Apple’s response to the iPhone 4 problem didn’t follow the public relations playbook because Jobs decided to rewrite the playbook. (I pause now to insert the necessary phrase Magnificent Bastard.) If you want to know what genius looks like, study Jobs’ words: “We’re not perfect. Phones are not perfect. We all know that. But we want to make our users happy.”

[...]

I call it the “High Ground Maneuver.” I first noticed an executive using it years ago, and I’ve since used it a number of times when the situation called for it. The move involves taking an argument up to a level where you can say something that is absolutely true while changing the context at the same time. Once the move has been executed, the other participants will fear appearing small-minded if they drag the argument back to the detail level. It’s an instant game changer.

[...]

If Jobs had not changed the context from the iPhone 4 in particular to all smartphones in general, I could make you a hilarious comic strip about a product so poorly made that it won’t work if it comes in contact with a human hand. But as soon as the context is changed to “all smartphones have problems,” the humor opportunity is gone. Nothing kills humor like a general and boring truth.
....
Work order 1:
Reproduce word for word the part of the passage on Apple's iPhone 4 response that runs from "Apple’s response to" down to "instant game changer.".
Work order 2:
Answer these questions from the passage on Apple's iPhone 4 response:
(a) What name does the writer give to the move?
(b) What do Jobs' quoted words say Apple wants to do for its users?
(c) According to the last paragraph, what kills humor?
Work order 3:
Write a continuation of the passage on Apple's iPhone 4 response, picking up after its final sentence.
The listing after this passage isn't needed for anything here.

Stored data:
....
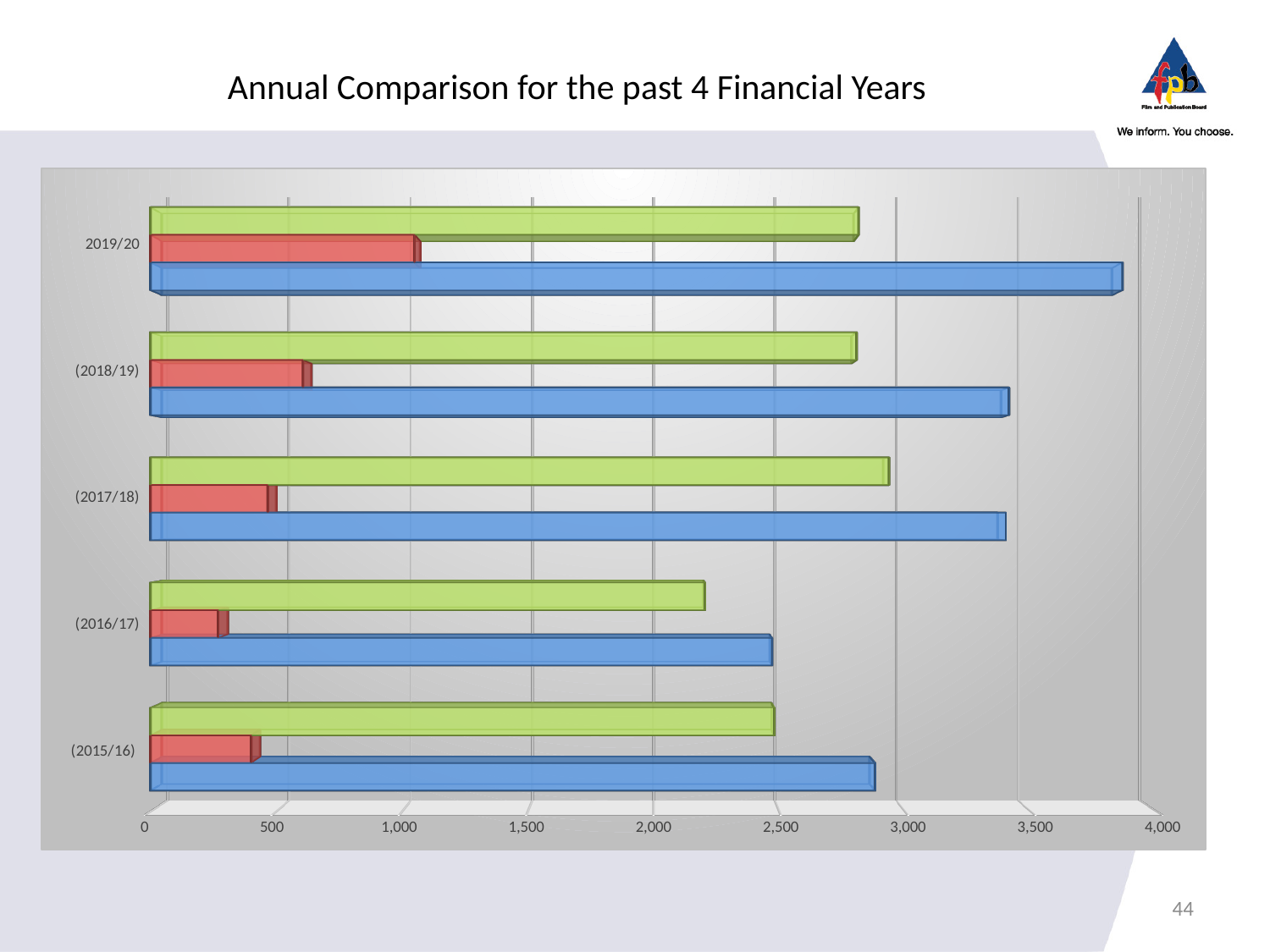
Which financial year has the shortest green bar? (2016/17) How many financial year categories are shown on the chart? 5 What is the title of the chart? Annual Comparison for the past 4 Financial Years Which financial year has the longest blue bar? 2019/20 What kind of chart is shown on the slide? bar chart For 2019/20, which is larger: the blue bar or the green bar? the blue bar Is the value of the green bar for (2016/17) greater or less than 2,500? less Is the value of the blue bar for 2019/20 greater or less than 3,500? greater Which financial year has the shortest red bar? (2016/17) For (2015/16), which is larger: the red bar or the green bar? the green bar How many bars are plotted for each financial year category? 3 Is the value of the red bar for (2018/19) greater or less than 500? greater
....
Written reply 1:
Apple’s response to the iPhone 4 problem didn’t follow the public relations playbook because Jobs decided to rewrite the playbook. (I pause now to insert the necessary phrase Magnificent Bastard.) If you want to know what genius looks like, study Jobs’ words: “We’re not perfect. Phones are not perfect. We all know that. But we want to make our users happy.”

[...]

I call it the “High Ground Maneuver.” I first noticed an executive using it years ago, and I’ve since used it a number of times when the situation called for it. The move involves taking an argument up to a level where you can say something that is absolutely true while changing the context at the same time. Once the move has been executed, the other participants will fear appearing small-minded if they drag the argument back to the detail level. It’s an instant game changer.

Written reply 2:
(a) The "High Ground Maneuver."
(b) Make them happy.
(c) A general and boring truth.

Written reply 3:
And this is yet another example of why Steve Jobs remains at the top of my list of people for whom I would work for free. Consider your own high-ground maneuver when addressing your audience on a highly contentious subject (but you’d better have the proof to back it up).

Ego: The Biggest Threat to Employee Engagement by David Bowles

While there are MANY threats to Employee Engagement, David makes a great case for Ego being one of the biggest. It is particularly insipid because those with large egos are handicapped when it comes to seeing their role in a problem.

In last week’s LWD we saw a great description of humility from Clayton Christensen, which –based on David’s use of Ego– seems to be its opposite:

One characteristic of these humble people stood out: They had a high level of self-esteem. They knew who they were, and they felt good about who they were. We also decided that humility was defined not by self-deprecating behavior or attitudes but by the esteem with which you regard others.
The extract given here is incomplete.